Critically for Biden, Yellen has the support of progressives, who are skeptical of those viewed as too cozy with Wall Street or Corporate America. Biden's transition team, revealed earlier this month, includes several individuals with a history of taking on big banks.

"Among those not named Elizabeth Warren, Janet Yellen and Sarah Bloom Raskin are high up on the list of people that progressives would find acceptable," Adam Green, co-founder of the Progressive Change Campaign Committee, told CNN Business on Monday. "And we imagine the whole party would as well."

Raskin, a former Fed and Treasury official and now a senior fellow at Duke University, has been outspoken on the importance of US financial regulators addressing the climate crisis.

"Janet Yellen would faithfully implement the ambitious agenda Biden campaigned on," Green said. "Someone from Wall Street would seek every opportunity to undermine it from within."

However, progressives are more worried about other names floated for Treasury secretary.

Lael Brainard, who was a finalist for the job, is seen as too corporate by some on the left.

Roger Ferguson, another leading Treasury pick and a former top Fed official, would make history as the nation's first Black Treasury secretary. But Ferguson has spent the past dozen years on Wall Street running TIAA, the $1 trillion money manager. He announced his retirement from that firm last week.

"We do not expect progressives to embrace his nomination given his ties to a financial firm," Jaret Seiberg, policy analyst at Cowen Washington Research Group, wrote in a note to clients Monday.

Yellen-led Fed dropped the hammer on Wells Fargo

By contrast, Yellen's final act at the Fed was a stunning rebuke of a big bank.

Shortly before her tenure ended, Yellen in early 2018 imposed unprecedented sanctions against Wells Fargo for "widespread consumer abuses." The penalties, which remain in place today, hobbled Wells Fargo and the bank has yet to recover.

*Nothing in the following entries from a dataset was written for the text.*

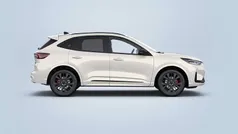 Usata 2025 Ford Kuga SUV | 37.750 € (Buon prezzo)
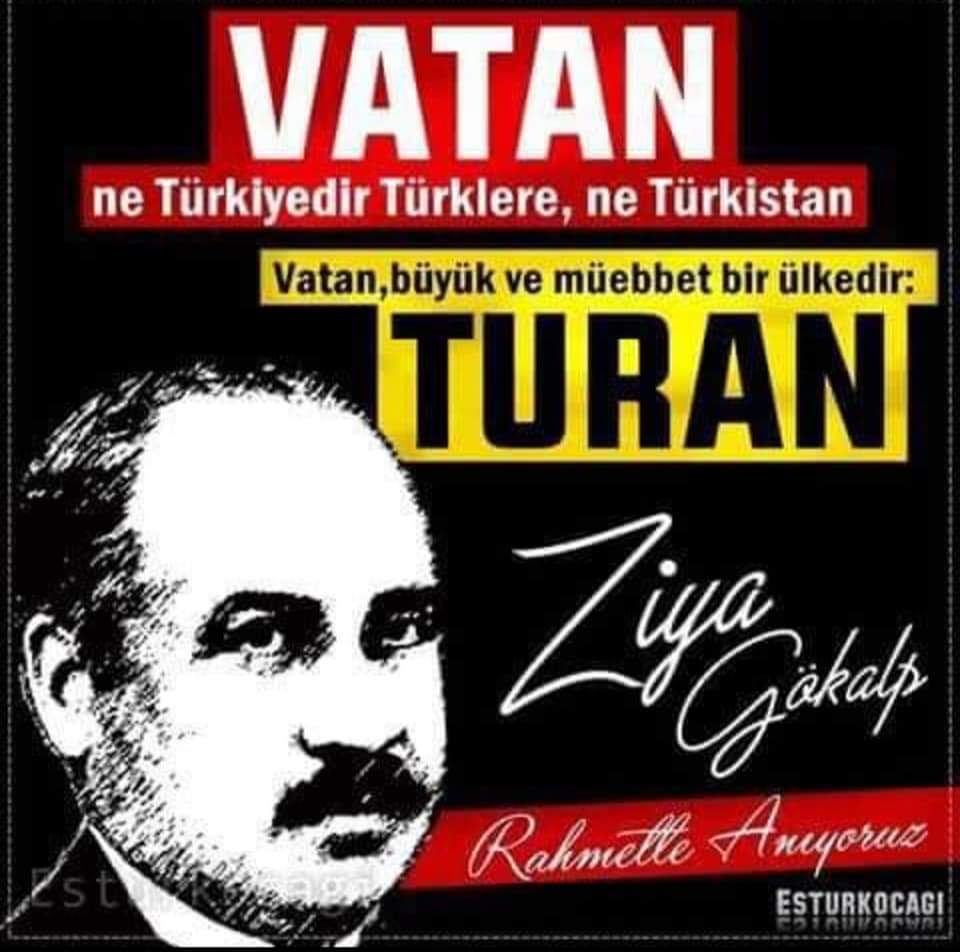 T.C.HAKAN MISIRLIOĞLU (@tc_misirlioglu) on Twitter photo 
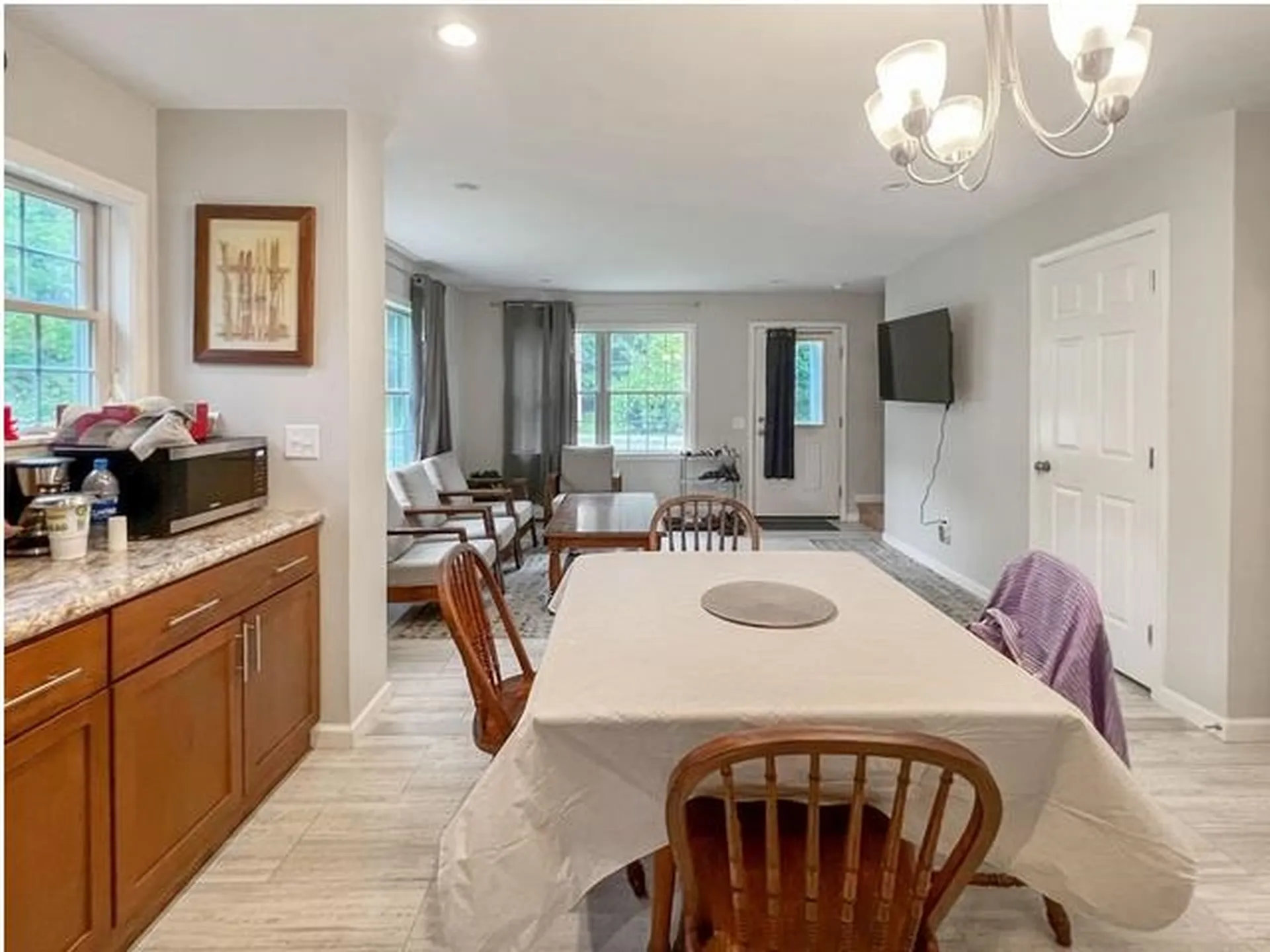 273 Heater Road Lebanon NH 03766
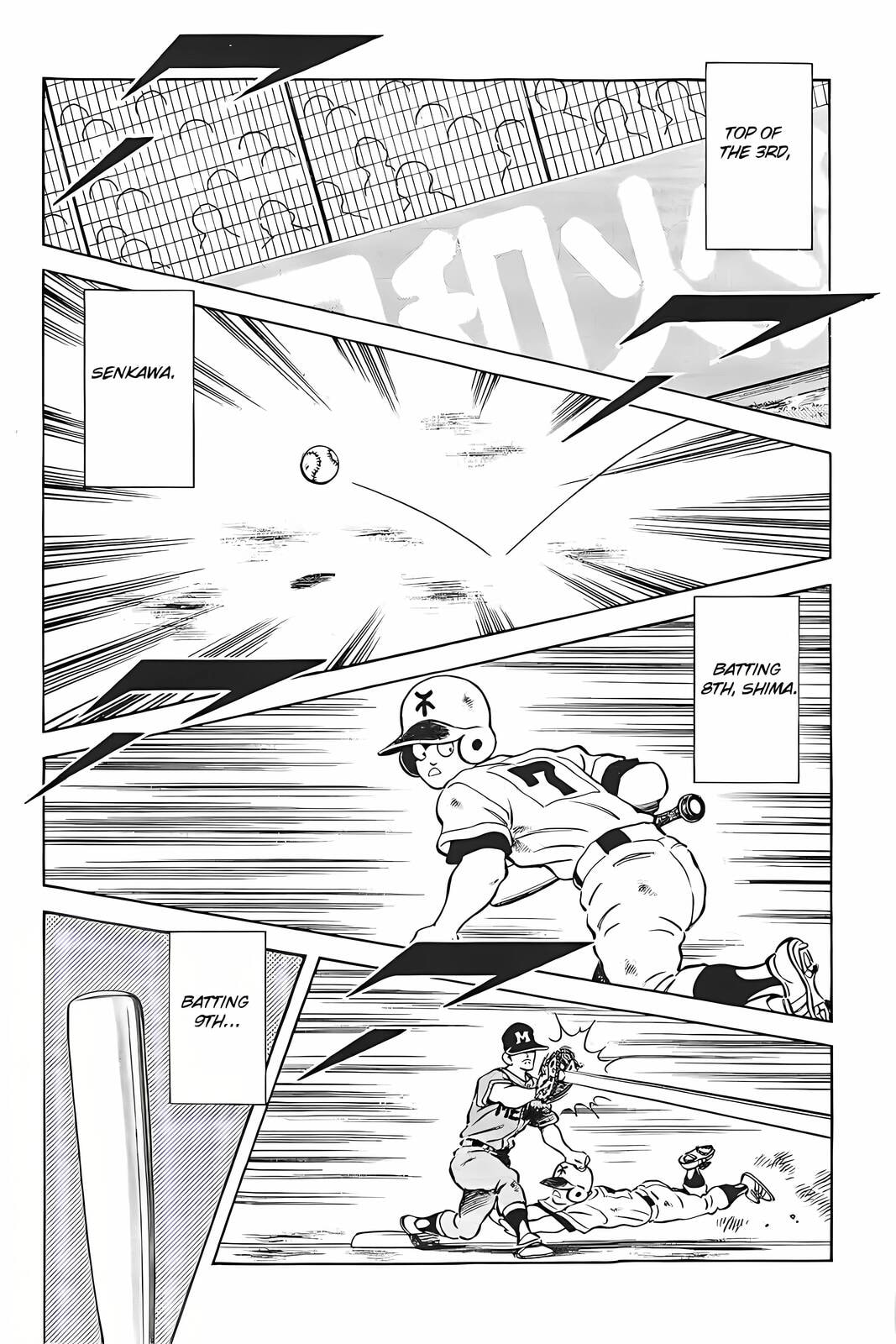 H2 Chapter 326 page 2 - 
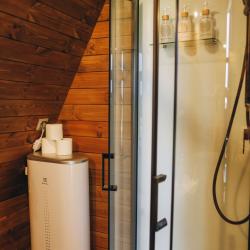 Фото Отель Мандала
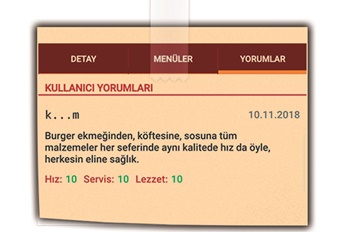 yorum-1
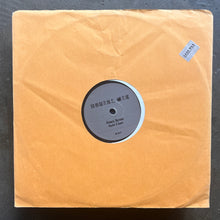 Rhythm & Sound w/ The Chosen Brothers ‎– Making History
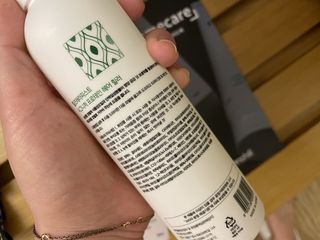 sunnnny님이 올린 리뷰 사진 2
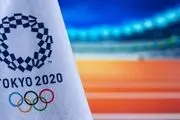  آمریکا قهرمان المپیک 2020 توکیو شد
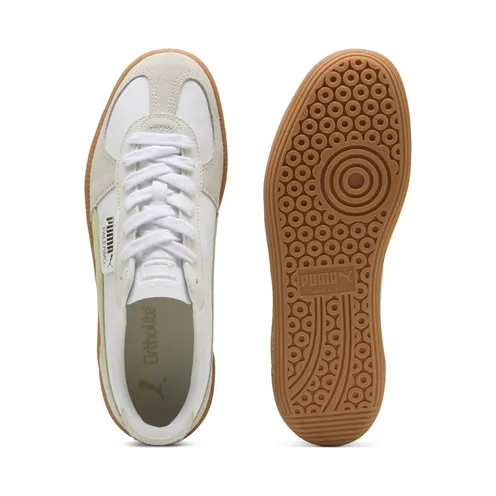 puma-palermo 396464-18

"Janet Yellen has absolutely shown a willingness to challenge corporate power and not be intimidated by big banks," Green said. "That is a key ingredient as you rebuild our economy."

Despite Yellen's past with the bank, Wells Fargo CEO Charlie Scharf appeared to be open to her nomination.

"We share Dr. Yellen's commitment to growing the U.S. economy, helping people in need and continuing to promote a strong, stable banking system," said Scharf, who joined Wells Fargo nearly two years after the Yellen-led Fed punished the bank. "With her experience, she brings a deep understanding of monetary policy and job growth and is a committed public servant."

Yellen is not viewed as an ideologue who would unfairly go after Wall Street. After all, Wells Fargo was an especially bad actor. And in her final years at the Fed, Yellen did not stand in the way of tweaks to make financial regulations less burdensome.

"She appears flexible when it comes to improving the (Dodd-Frank) regime," Seiberg wrote.

Of course, like all picks, there could be challenges for Yellen, too.

"It's a very arduous job and she's 74 years old," said Valliere, the AGF analyst. "This may be an administration looking for younger people."

Another challenge for Yellen, who is known as a brilliant academic, would be adopting to a more partisan role. At the Fed, Yellen prided herself on staying above the political fray and sticking to the economic arguments.

"You have to be political in this job," Valliere said. "Does Yellen have the chops to swim in those waters that are highly politicized?"